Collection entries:
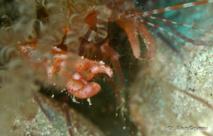 La pince hypertrophiée de la crevette Pistolèro est capable de produire un claquement audible pour le plongeur.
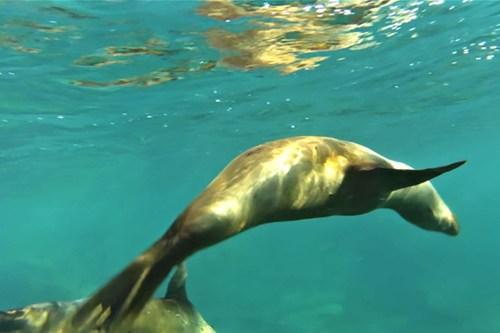 Sea lions under the Sea of Cortez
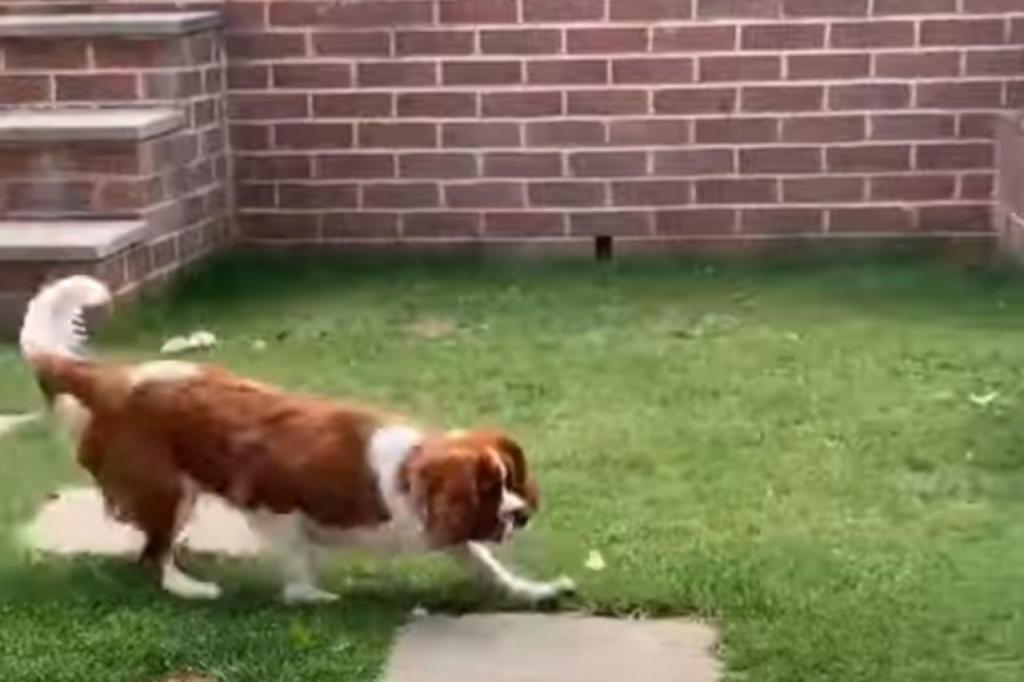 Cão come borboleta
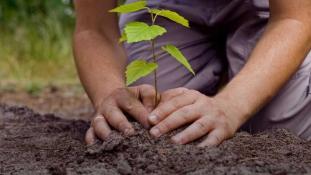 Vesti bune: Terra este mai verde decat acum 20 de ani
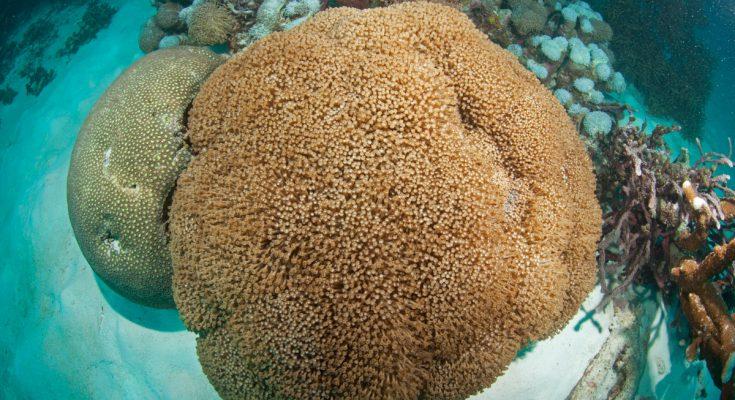Osteooporosi dei coralli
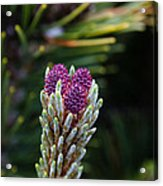 Pine Cone Buds Acrylic Print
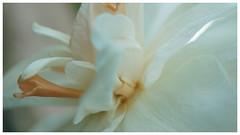 Douceur et volupté (passionpapillon) Tags: macro fleur flower flor fiori passionpapillon 2018 narcisse blanc white pastel
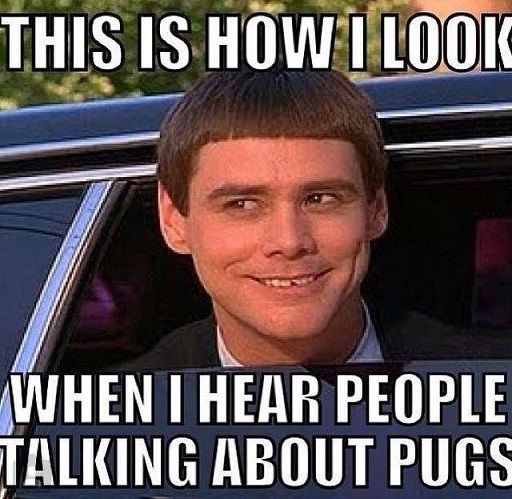 This is how I look when I hear people talking about pugs. #truestory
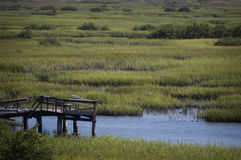 Cais e pântano em StAugustine, Florida imagens de stock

## Your goal
Leave out the pictures and print each record exactly as it stands.

## Exercise answer
 La pince hypertrophiée de la crevette Pistolèro est capable de produire un claquement audible pour le plongeur.
 Sea lions under the Sea of Cortez
 Cão come borboleta
 Vesti bune: Terra este mai verde decat acum 20 de ani
Osteooporosi dei coralli
 Pine Cone Buds Acrylic Print
 Douceur et volupté (passionpapillon) Tags: macro fleur flower flor fiori passionpapillon 2018 narcisse blanc white pastel
 This is how I look when I hear people talking about pugs. #truestory
 Cais e pântano em StAugustine, Florida imagens de stock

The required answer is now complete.